Selected text section start
More recent reports suggest that IsoPs and IsoFs could be potential Alzheimer’s disease biomarkers at mild dementia phase [72,106]. In a large population study that had 14 years follow-up showed low physical activity and diabetes were associated with dementia incidence and elevated urinary 15-F2t-IsoP levels. Furthermore, in the study, urinary 15-F2t-IsoP levels were related to all-cause dementia incidence and Alzheimer’s disease [72]. This was further verified when investigated in different statistical models [107,109] such as artificial neural network, non-linear partial least square, elastic-net-penalized regression and support vector machine that included different variables such as gender, age, smoking and alcohol consumption.

The brain white matter is rich in AdA. Recent findings indicate AdA-derived F2-dihomo-IsoPs to be potential oxidative stress biomarkers for neurological diseases related to the white matter. Significantly high levels of plasma F2-dihomo-IsoPs and urinary 7-F2t-dihomo-IsoPs in patients with neurological disorders, such as RTT were observed [135]. In addition, urinary dihomo-IsoPs was found to increase in epileptic patients compared with healthy individuals [136] and an elevation in plasma and urine increased the risk of developing wet AMD [92].

F2-IsoPs recently received a great attention in marine science, especially for conservation reasons. A non-invasive method for quantification of F2-IsoPs in fish mucus was developed to monitor the health status, i.e. by oxidative stress level of wild trout, and to understand the interspecies variation [126].
Selected text section end
Provided information section start
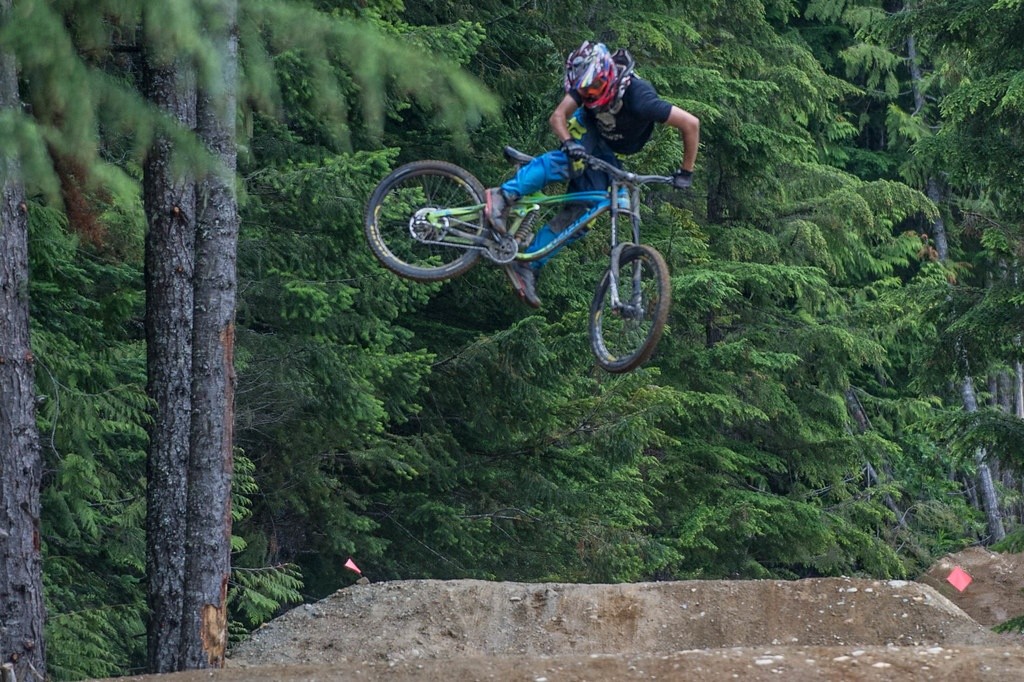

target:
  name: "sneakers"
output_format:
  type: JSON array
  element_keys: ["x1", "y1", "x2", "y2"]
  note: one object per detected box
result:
[
  {"x1": 485, "y1": 186, "x2": 512, "y2": 234},
  {"x1": 506, "y1": 263, "x2": 541, "y2": 310}
]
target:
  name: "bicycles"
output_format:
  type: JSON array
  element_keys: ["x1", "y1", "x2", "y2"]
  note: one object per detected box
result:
[{"x1": 363, "y1": 145, "x2": 680, "y2": 375}]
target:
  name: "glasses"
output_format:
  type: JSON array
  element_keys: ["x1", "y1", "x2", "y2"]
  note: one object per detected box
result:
[{"x1": 576, "y1": 76, "x2": 607, "y2": 99}]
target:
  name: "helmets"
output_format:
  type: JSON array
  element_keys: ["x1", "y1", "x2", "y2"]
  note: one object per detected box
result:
[{"x1": 564, "y1": 40, "x2": 617, "y2": 109}]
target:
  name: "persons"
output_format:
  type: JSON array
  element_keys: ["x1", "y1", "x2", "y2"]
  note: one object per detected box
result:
[{"x1": 483, "y1": 39, "x2": 699, "y2": 308}]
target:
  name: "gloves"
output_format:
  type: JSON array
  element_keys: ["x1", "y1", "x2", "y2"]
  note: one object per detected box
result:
[
  {"x1": 561, "y1": 138, "x2": 585, "y2": 161},
  {"x1": 671, "y1": 168, "x2": 693, "y2": 190}
]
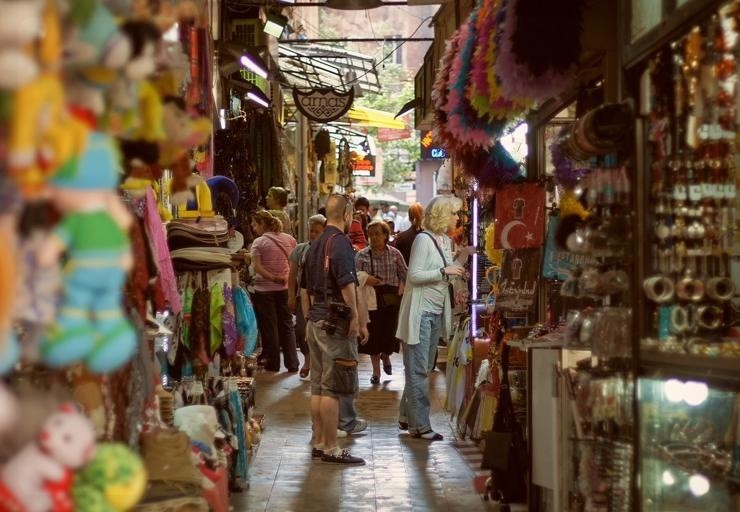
Provided information section end
Exercise objective – In the text on isoprostane biomarkers, how many years of follow-up did the large population study have?

Task result – 14 years